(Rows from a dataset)
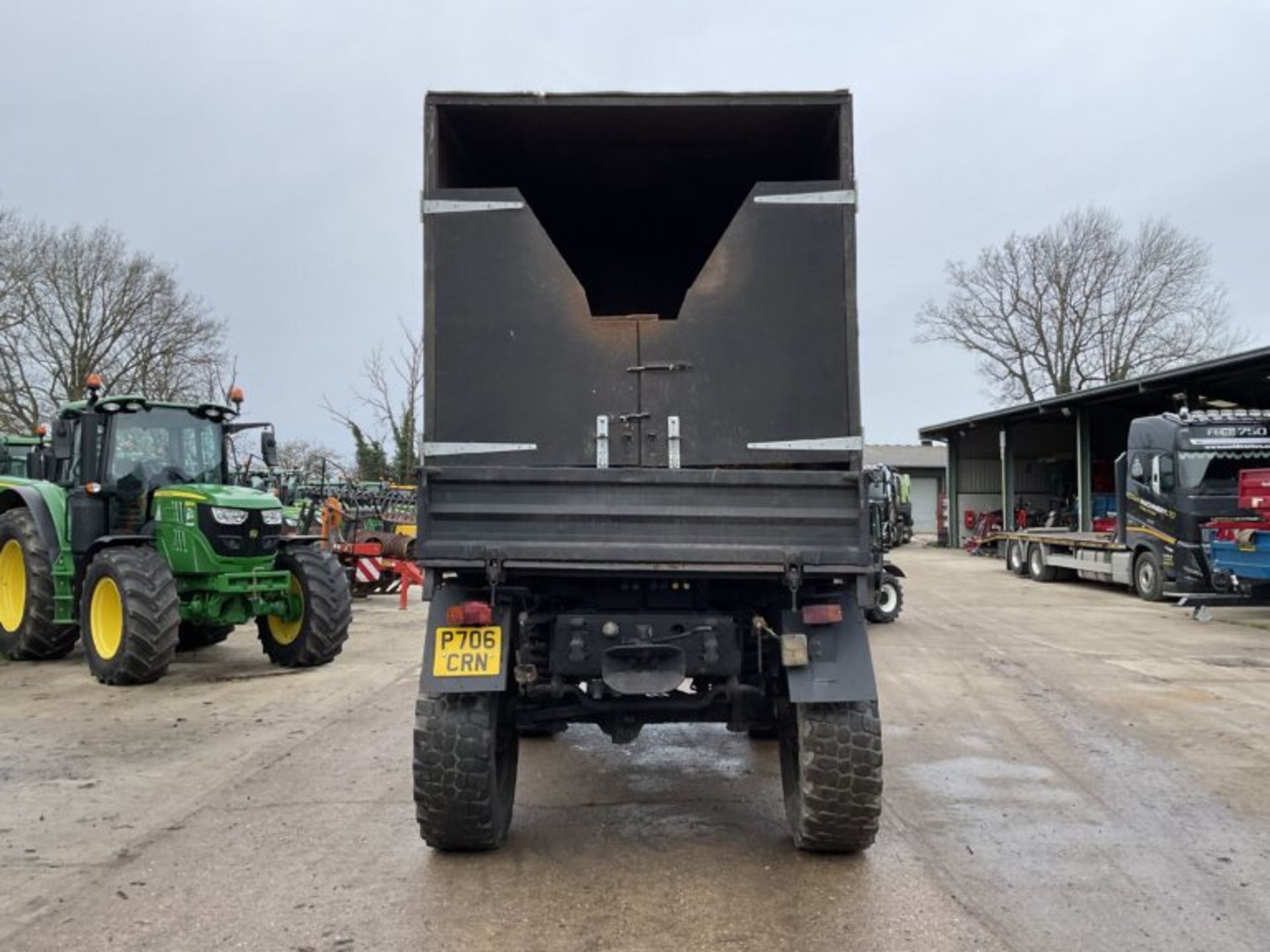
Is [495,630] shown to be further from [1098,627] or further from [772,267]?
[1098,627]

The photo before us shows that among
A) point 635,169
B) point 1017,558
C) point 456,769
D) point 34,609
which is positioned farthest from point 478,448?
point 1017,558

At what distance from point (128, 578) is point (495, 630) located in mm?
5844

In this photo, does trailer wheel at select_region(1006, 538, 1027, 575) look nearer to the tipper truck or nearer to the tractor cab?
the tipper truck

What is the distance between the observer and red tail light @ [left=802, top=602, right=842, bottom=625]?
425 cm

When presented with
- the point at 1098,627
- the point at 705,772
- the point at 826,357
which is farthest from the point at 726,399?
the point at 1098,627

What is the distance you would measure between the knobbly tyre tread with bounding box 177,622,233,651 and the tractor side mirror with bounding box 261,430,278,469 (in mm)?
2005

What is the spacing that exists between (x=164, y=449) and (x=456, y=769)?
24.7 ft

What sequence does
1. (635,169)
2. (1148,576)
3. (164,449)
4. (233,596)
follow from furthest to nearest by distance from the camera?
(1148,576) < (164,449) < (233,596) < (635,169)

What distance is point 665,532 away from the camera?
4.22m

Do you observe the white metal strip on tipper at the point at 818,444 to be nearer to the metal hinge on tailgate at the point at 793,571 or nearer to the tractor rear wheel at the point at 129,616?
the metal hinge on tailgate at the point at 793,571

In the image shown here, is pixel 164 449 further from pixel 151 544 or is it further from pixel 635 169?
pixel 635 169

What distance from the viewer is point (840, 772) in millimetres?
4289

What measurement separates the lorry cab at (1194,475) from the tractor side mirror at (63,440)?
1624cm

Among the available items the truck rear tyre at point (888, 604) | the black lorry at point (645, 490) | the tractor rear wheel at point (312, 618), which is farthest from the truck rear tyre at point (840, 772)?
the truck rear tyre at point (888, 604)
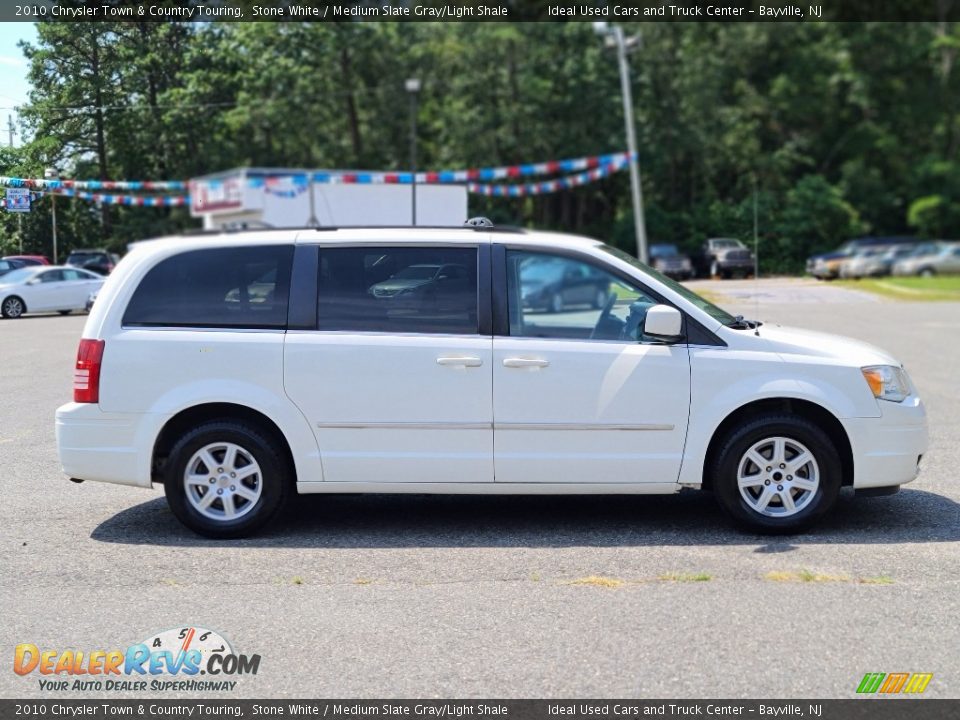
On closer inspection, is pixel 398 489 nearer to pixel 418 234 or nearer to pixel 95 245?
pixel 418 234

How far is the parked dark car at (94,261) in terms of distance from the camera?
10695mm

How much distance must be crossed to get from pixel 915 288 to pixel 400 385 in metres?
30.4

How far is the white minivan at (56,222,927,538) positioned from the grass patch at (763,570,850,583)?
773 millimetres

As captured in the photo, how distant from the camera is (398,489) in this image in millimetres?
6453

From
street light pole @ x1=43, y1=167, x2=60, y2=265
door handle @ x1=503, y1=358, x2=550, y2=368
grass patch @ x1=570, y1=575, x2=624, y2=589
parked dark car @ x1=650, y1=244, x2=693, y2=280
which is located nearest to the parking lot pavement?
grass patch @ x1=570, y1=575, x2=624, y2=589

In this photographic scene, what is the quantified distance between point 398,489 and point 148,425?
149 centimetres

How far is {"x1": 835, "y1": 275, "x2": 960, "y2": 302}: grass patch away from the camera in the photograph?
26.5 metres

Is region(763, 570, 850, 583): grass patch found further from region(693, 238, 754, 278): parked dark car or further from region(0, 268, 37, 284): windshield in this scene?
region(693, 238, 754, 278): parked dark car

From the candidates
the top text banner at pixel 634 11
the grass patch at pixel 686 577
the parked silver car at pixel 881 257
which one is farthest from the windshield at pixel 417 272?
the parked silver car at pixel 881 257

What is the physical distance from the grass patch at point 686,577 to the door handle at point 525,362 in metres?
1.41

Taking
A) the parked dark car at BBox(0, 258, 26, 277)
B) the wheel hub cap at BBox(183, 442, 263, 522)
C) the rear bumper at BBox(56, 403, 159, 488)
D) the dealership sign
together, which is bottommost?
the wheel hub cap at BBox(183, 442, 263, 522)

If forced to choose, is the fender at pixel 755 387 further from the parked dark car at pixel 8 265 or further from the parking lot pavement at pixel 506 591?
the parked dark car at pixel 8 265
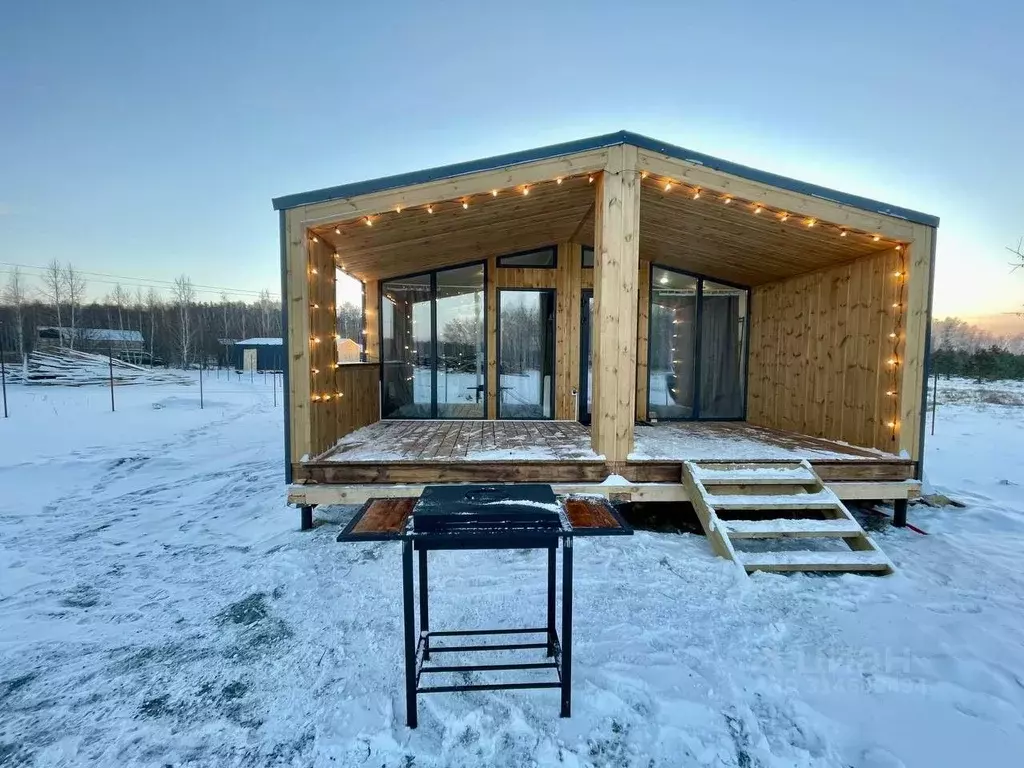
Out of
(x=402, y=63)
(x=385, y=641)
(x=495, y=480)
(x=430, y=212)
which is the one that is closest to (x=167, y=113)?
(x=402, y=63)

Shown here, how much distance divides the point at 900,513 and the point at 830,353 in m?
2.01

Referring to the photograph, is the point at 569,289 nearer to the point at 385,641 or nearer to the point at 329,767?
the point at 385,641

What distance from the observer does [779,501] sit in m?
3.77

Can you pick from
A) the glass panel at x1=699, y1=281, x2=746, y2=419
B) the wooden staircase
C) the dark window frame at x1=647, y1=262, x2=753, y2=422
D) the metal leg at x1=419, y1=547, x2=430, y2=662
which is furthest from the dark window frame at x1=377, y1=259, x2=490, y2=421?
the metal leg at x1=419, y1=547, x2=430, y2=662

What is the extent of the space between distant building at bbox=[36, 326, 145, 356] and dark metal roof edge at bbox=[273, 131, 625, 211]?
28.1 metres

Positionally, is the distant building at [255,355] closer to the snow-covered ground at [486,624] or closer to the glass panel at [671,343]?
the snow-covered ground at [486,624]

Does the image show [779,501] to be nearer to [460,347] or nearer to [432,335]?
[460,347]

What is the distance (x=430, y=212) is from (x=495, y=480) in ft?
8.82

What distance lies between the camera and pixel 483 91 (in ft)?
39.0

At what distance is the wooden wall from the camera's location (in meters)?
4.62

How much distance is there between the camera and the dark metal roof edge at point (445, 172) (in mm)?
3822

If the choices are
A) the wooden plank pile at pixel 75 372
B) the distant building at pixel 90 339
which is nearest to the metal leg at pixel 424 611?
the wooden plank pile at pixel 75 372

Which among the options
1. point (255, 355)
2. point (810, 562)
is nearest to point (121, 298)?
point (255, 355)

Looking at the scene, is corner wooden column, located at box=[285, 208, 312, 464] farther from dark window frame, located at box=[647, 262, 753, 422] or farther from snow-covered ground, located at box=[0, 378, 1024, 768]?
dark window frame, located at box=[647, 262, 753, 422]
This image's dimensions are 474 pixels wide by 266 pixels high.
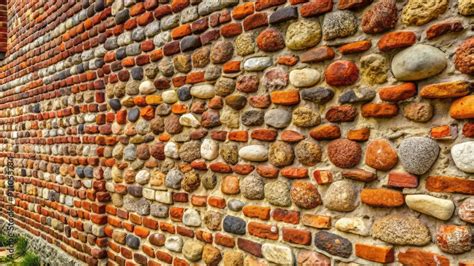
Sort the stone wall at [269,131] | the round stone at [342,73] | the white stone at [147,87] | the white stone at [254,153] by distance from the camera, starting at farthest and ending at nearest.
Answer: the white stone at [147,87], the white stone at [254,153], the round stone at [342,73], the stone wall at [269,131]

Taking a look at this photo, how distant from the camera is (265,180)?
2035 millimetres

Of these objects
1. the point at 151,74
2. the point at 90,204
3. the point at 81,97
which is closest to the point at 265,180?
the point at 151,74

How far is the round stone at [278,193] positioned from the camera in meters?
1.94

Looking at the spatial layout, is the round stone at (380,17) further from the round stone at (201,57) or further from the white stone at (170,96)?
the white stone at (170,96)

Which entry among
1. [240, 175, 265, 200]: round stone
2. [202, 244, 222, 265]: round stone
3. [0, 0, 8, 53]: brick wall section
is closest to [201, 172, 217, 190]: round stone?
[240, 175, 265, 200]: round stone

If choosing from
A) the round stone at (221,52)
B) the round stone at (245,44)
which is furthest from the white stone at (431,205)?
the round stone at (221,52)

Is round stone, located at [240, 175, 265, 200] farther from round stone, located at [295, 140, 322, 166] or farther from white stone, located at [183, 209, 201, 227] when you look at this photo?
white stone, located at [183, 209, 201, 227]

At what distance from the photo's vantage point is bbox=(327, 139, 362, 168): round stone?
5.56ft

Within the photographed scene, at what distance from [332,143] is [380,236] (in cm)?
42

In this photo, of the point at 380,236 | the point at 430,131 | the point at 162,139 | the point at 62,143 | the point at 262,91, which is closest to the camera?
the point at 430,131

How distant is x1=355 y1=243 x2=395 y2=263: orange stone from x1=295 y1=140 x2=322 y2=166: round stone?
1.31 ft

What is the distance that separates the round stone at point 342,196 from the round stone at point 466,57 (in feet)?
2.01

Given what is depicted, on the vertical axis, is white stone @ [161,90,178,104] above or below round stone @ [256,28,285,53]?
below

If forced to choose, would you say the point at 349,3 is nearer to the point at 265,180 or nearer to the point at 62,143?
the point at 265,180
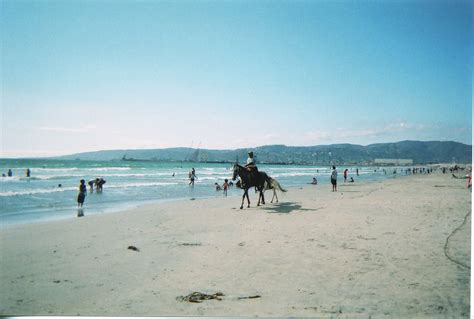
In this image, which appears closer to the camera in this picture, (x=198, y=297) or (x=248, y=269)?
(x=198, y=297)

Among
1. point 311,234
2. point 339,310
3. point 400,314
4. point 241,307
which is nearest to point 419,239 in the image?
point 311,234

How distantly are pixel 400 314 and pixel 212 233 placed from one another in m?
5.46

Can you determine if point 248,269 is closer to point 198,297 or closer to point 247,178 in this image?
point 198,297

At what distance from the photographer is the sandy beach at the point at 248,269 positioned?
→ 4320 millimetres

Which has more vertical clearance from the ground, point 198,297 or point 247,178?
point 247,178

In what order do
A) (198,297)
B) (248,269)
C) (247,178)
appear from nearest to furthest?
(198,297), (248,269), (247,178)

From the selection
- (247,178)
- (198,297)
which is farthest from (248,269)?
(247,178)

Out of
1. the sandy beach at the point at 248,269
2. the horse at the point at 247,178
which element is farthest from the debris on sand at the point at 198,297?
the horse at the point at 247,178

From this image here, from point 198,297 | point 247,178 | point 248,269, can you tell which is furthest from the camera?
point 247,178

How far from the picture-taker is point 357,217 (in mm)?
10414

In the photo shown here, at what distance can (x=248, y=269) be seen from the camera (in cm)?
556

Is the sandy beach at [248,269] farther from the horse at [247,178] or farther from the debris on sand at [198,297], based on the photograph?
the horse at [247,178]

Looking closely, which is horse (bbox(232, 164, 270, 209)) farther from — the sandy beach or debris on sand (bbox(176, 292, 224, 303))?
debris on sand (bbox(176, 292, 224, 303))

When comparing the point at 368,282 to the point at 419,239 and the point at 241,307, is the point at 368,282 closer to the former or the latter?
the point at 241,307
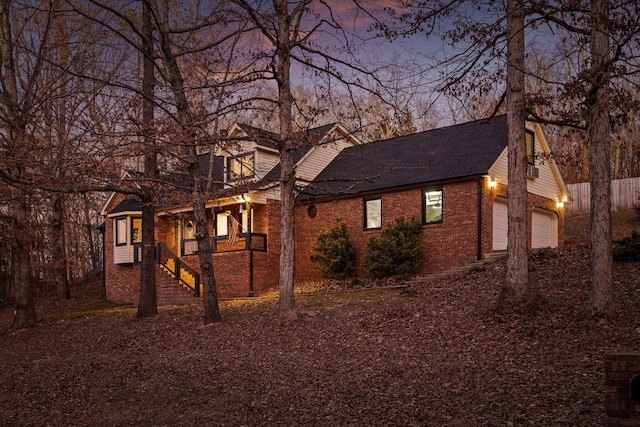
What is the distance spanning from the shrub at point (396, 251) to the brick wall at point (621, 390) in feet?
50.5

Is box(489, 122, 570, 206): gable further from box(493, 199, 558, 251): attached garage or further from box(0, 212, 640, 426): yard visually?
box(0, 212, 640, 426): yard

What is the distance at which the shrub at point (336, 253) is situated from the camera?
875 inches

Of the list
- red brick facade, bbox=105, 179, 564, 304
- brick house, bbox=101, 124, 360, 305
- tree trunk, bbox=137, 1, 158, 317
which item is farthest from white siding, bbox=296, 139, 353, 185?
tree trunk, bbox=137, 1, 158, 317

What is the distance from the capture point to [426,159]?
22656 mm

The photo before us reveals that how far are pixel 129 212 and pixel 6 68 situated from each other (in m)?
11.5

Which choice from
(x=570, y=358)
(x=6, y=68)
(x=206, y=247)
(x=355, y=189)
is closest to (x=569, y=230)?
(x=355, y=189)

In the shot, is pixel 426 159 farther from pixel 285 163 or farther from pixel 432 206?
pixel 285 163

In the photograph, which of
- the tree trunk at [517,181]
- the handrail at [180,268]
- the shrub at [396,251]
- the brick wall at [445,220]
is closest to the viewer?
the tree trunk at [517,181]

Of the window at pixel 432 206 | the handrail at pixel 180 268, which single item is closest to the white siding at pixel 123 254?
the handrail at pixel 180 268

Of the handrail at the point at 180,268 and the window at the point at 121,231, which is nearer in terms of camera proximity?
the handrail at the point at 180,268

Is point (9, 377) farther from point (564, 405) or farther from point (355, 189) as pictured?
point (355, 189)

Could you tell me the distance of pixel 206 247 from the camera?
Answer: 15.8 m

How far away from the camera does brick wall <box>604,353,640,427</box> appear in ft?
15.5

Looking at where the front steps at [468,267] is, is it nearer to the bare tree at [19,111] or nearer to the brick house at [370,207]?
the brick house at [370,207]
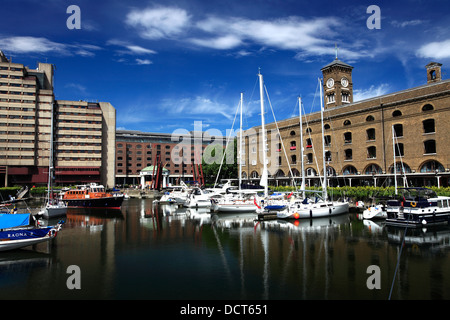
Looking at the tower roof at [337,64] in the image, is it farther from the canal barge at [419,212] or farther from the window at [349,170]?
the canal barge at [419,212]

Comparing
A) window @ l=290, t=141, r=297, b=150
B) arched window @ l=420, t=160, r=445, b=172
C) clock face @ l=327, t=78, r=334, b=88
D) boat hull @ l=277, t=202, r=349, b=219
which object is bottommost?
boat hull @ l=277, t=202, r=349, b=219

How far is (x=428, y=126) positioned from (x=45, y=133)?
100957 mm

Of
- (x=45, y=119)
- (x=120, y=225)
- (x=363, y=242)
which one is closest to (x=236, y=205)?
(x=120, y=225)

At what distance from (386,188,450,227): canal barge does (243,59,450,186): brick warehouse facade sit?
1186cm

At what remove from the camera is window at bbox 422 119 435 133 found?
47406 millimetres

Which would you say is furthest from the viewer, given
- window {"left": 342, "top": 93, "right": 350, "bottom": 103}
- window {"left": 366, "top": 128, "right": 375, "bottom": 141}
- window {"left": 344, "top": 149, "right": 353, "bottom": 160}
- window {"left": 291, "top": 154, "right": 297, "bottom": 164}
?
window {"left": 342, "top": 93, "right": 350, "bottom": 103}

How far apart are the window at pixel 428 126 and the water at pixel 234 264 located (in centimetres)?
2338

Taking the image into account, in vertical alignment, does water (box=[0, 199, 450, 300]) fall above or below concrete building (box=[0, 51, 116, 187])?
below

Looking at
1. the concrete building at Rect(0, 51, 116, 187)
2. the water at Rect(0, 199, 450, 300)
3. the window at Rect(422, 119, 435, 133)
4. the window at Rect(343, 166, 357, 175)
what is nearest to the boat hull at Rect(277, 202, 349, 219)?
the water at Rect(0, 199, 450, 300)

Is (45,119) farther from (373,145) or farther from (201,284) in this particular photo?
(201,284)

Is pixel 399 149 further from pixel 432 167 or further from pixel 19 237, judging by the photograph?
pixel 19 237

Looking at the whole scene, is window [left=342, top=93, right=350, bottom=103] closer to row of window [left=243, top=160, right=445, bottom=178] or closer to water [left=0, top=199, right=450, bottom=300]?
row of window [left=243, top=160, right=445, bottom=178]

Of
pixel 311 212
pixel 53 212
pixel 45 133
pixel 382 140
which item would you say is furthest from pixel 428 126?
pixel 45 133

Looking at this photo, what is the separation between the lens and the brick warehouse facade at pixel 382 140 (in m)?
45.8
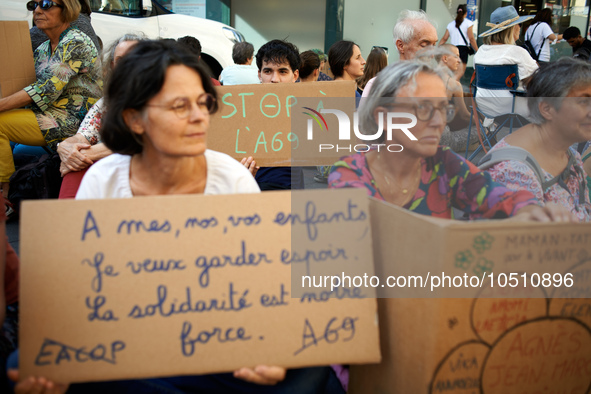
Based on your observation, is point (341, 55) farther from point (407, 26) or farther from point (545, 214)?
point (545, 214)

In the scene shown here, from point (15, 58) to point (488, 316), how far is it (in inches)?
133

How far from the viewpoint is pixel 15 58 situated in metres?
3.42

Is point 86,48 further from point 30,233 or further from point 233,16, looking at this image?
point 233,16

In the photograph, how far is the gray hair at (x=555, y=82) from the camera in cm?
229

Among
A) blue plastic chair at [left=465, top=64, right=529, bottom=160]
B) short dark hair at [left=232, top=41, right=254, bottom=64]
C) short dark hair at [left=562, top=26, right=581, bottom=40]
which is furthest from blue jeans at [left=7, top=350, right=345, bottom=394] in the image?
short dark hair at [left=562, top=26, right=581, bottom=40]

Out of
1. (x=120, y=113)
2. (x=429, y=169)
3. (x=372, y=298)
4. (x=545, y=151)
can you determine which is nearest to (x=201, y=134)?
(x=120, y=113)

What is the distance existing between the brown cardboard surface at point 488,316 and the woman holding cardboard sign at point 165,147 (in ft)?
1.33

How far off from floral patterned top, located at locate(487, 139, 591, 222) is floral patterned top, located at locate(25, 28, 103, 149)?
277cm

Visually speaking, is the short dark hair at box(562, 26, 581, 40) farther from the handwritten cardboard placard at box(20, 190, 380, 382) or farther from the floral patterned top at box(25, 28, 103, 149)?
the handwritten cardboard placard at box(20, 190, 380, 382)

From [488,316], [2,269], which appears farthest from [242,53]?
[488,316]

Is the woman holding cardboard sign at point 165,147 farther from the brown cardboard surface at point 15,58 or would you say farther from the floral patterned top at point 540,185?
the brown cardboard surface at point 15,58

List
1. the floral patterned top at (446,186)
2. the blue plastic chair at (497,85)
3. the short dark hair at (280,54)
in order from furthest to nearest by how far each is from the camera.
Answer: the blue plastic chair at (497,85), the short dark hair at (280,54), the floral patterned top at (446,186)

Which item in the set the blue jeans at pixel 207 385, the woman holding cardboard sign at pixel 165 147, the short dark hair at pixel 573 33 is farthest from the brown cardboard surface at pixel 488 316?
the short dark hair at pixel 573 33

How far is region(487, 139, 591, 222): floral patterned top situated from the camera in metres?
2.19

§ SET EXERCISE: Return every line above that contains the word "separates".

§ EXPECTED ANSWER:
What measurement separates the lorry cab at (1194,475) from the tractor side mirror at (63,440)?
What is the distance that separates the round stone at point 342,196 from the round stone at point 466,57 (in feet)?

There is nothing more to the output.